Abstract

Cyclic AMP (cAMP) appears to play multiple roles in the development of the social ameba Dictyostelium discoideum, serving as the chemoattractant mediating aggregation, and perhaps also regulating gene transcription in both early and late stages of differentiation. Progress in understanding the mechanism of activation of the adenylate cyclase in D. discoideum has been frustrated by the inability to obtain its activation in vitro. Also, the lack of defined cAMP-defective mutants has prevented a causal relationship from being established between cAMP levels and gene expression. As an alternative approach to studying the role of cAMP in D. discoideum development, we have sought a compound which inhibits cAMP synthesis in a reasonably specific manner.
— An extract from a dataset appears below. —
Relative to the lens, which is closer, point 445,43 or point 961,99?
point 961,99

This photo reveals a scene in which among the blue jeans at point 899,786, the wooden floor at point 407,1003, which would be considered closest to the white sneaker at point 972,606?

Here we identify caffeine as a compound which rapidly and reversibly inhibits cAMP-dependent activation of the adenylate cyclase without affecting either cell viability or intracellular levels of ATP or GTP. Using this drug, we show that cAMP synthesis is not required for the cAMP-stimulated decrease in lightscattering, the increase in cyclic GMP synthesis, or for chemotaxis toward cAMP. Studies of the mechanism of action of caffeine show that the drug does not act by inhibiting a cAMP phosphodiesterase, by inhibiting binding of cAMP to its receptor, by itself binding to a physiological adenosine receptor, or by directly inhibiting the adenylate cyclase. Instead, caffeine blocks the cAMP-dependent activation of the adenylate cyclase. Since similar effects are obtained with the cation ionophore A23187, it is possible that caffeine exerts its effect by altering intracellular calcium distribution.